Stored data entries
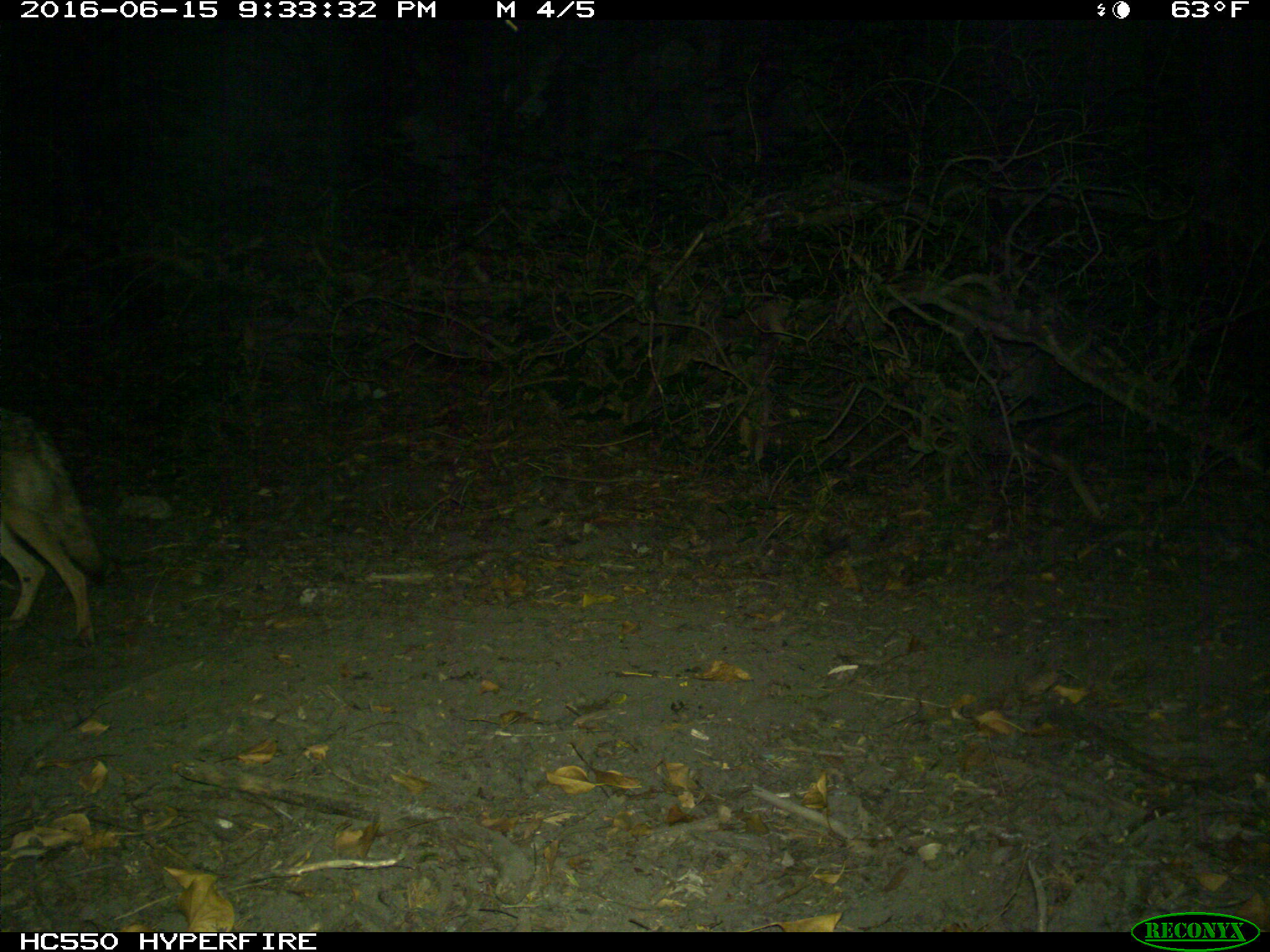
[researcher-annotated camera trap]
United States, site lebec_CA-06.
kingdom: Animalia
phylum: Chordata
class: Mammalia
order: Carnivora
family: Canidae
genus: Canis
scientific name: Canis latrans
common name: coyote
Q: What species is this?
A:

▶ What is required:
Print all of the records shown above exactly, leaving out each picture.

▶ Task answer:
[researcher-annotated camera trap]
United States, site lebec_CA-06.
kingdom: Animalia
phylum: Chordata
class: Mammalia
order: Carnivora
family: Canidae
genus: Canis
scientific name: Canis latrans
common name: coyote
Q: What species is this?
A:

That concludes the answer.